> There’s lots of ways to be, as a person. And some people express their deep appreciation in different ways. But one of the ways that I believe people express their appreciation to the rest of humanity is to make something wonderful and put it out there.
> And you never meet the people. You never shake their hands. You never hear their story or tell yours. But somehow, in the act of making something with a great deal of care and love, something’s transmitted there. And it’s a way of expressing to the rest of our species our deep appreciation. So we need to be true to who we are and remember what’s really important to us.
The world can feel superficial & shallow, results are so often murky. Being a person who gets themselves into a position where you can be making wonderful high-quality things, where you can invest care & end up with something robust & Real... it's a "sacrement" to being people, to goodness. It matters.
These kinds of lessons I feel like have to be learned really hard ways. Trying to find & calibrate your values is so hard. Packets of wisdom like this don't show up, don't have the apparent worth that experience latter makes one appreciate. It's nice to have a couple good waymarkers, good pointers, towards this value system I recognize out there.
It's about showing intention and thought through your work whatever that work may be.
I think Rob Siltanen said it better:
“Here's to the crazy ones. The misfits. The rebels. The troublemakers. The round pegs in the square holes. The ones who see things differently. They're not fond of rules. And they have no respect for the status quo. You can quote them, disagree with them, glorify or vilify them. About the only thing you can't do is ignore them. Because they change things. They push the human race forward. And while some may see them as the crazy ones, we see genius. Because the people who are crazy enough to think they can change the world, are the ones who do.”
In his "Think Different" campaign (https://www.youtube.com/watch?v=BPX9v8F547k).The one thing you couldn't do was ignore Steve Jobs.

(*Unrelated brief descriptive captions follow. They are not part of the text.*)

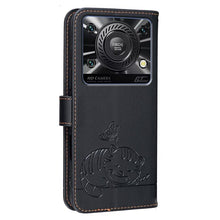 Load image into Gallery viewer, EDA009399106B_2.jpg@34118252656655b1a40e3658a89b0db7
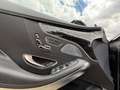 Mercedes-Benz S 500 S-Klasse S 500 4-MATIC 63 AMG FACELIFT LOOK/OLED Negru - thumbnail 15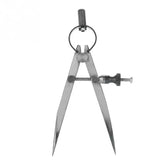 Jewelry Angle Measuring Compass Divider Tool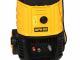 Hochdruckreiniger DEWALT DXPW 003E - Maximaler Druck 160 bar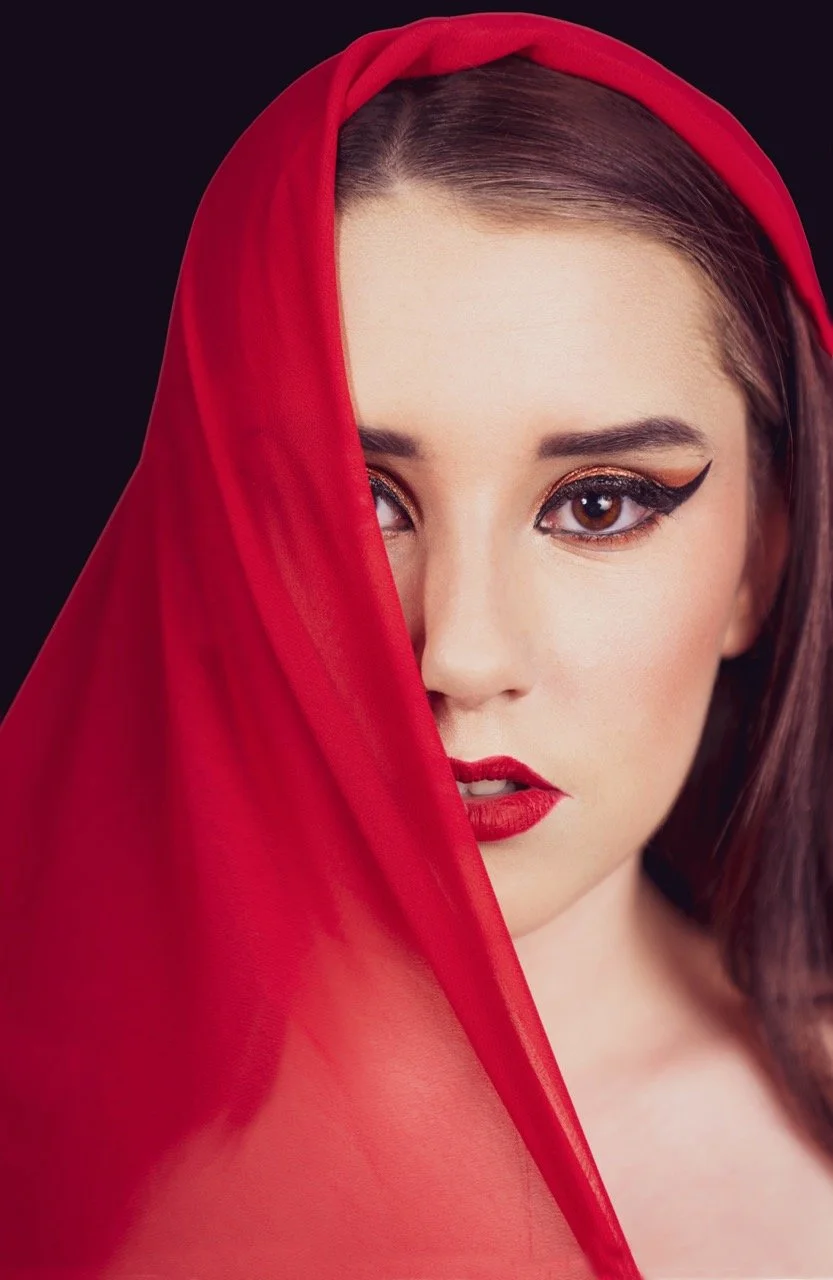 Adelaide Portrait Photographer, Photography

The Steve Jobs Archive - https://news.ycombinator.com/item?id=32760695 - Sept 2022 (31 comments)
> "And you never meet the people. You never shake their hands. You never hear their story or tell yours. But somehow... something’s transmitted there."

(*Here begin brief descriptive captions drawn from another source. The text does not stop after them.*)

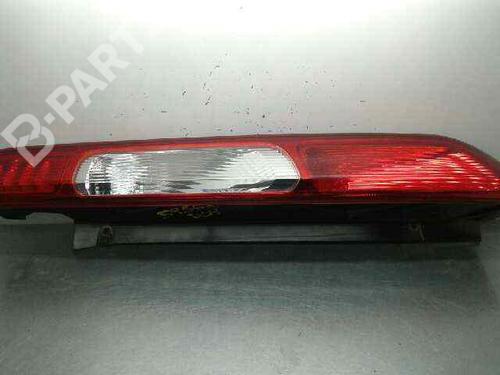Used Right taillight FORD FOCUS II (DA_, HCP, DP) 1.6 TDCi (109 hp) 1192986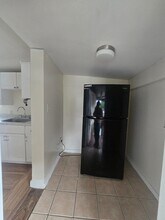 111 Brookline St in Lynn, MA - Building Photo - Building Photo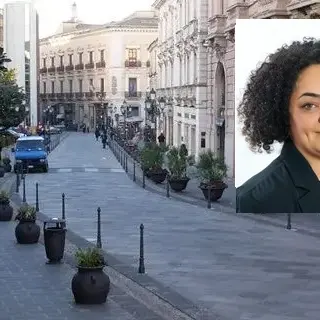 Concolino: «Terminata fase transitoria, su Corso Mazzini si torni al senso di marcia precedente»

While these numbers are not that widely reported in US media at present, in 2012 Apple was employing 47,000 workers domestically, but ~700,000 foreign subcontractors for the production of over 100 million phones, tablets and laptops. Source: Duhigg and Bradsher (2012)
https://www.nytimes.com/2012/01/22/business/apple-america-an...
The message seems to be, "We're going to maximize shareholder dividends and executive bonuses by replacing well-paid domestic manufacturing jobs with cheap sweatshop labor in other countries. Yes, this will reduce average wages across parts of the USA that once enjoyed middle-class prosperity, leading to increased homelessness and poverty, but our legal responsibility is to maximize shareholder profits and anyway, everyone else is doing it, so quit whining. It's not like you have to talk to the poors or the cheap sweatshop laborers, is it?"
Of course, socioeconomic conditions today are so bad that iPhone owners now have to negotiate sidewalks littered with tents and opiate addicts all across Apple's origin region in the California Bay Area. That's what neoliberal capitalist fundamentalism has created.